Kerr-McGee was initially focused in mostly off-shore oil exploration and production, being one of the first companies to use drillships in the Gulf of Mexico, and later one of the first companies to use a Spar type platform in the area. With the acquisition of the Oryx Energy Company of Dallas, Texas in 1999, Kerr-McGee gained more onshore assets, as well as significant assets in several foreign areas, most notably Algeria and western Kazakhstan. Later acquisitions of HS Resources and Westport established the base of operations in Denver, Colorado and added large resource areas throughout the Rocky Mountains.

Until 2005, Kerr-McGee had two major divisions: chemical and oil-related. On November 21, 2005, the chemical division of the company, based in Oklahoma City, was sold off by IPO as Tronox, thereby making Oklahoma City home to only the administrative side of Kerr-McGee, while all exploration and production management was located in Denver and Houston.

[edit] Locations

[edit] United States

Main operations centers in the US were the Rocky Mountains and the Gulf of Mexico region. Main offices were located in downtown Denver and the Greenspoint area of Houston.

Corporate headquarters were located in downtown Oklahoma City, Oklahoma.

[edit] Mainland China

Oil operations were a cooperation with CNOOC based in Bohai Bay, near Beijing, with offices in Beijing.

[edit] Other locations

Kerr-McGee and its subsidiaries formerly operated in western Kazakhstan, western Australia, and several other more minor locations around the world, though these ownings were sold off as part of a focus on domestic rather than international exploration.

[edit] Controversy

Kerr-McGee sued the Bush administration in a first-of-its-kind case to expand a royalty relief program for deep well natural gas and petrol exploration in publicly owned waters, despite record oil prices.

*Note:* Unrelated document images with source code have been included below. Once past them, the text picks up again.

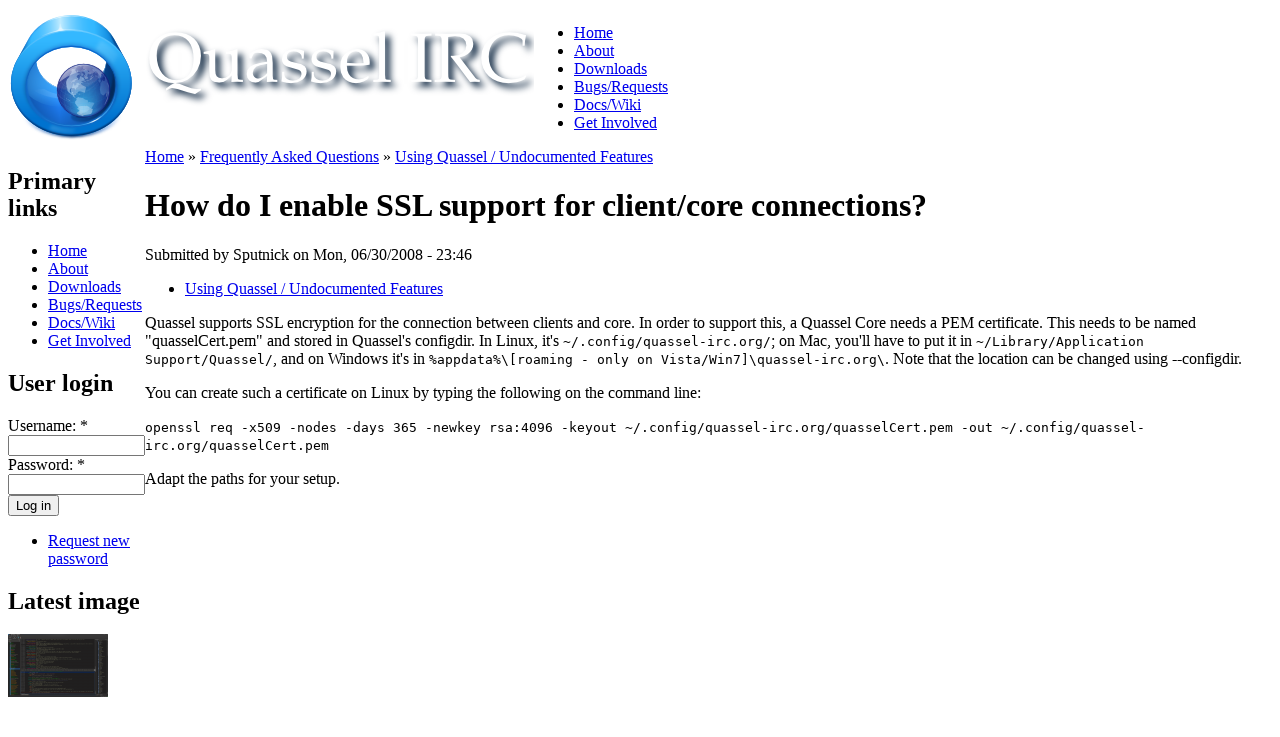

--- FILE ---
content_type: text/html; charset=utf-8
request_url: https://quassel-irc.org/faq/cert
body_size: 7043
content:
<!DOCTYPE html PUBLIC "-//W3C//DTD XHTML 1.0 Strict//EN" "http://www.w3.org/TR/xhtml1/DTD/xhtml1-strict.dtd">
<html xmlns="http://www.w3.org/1999/xhtml" lang="en" xml:lang="en" dir="ltr">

Kerr-McGee has since 2001 received international criticism for undertaking exploration for hydrocarbon resources offshore the Moroccan occupied area of Western Sahara. Shareholders have sold out of the company in protest. In June 2005, the Norwegian government sold its $52.7 million shares in the company, characterising Kerr-McGee's contract in Western Sahara as 'a particularly serious violation of fundamental ethical norms'. On May 2, 2006, the company declared its intention to no longer drill off the coast of the Sahara.

[edit] Karen Silkwood

It is believed that Karen Silkwood was contaminated with plutonium, while working at a Kerr-McGee nuclear plant. Her activism and November 1974 death were the subject of the 1983 film Silkwood.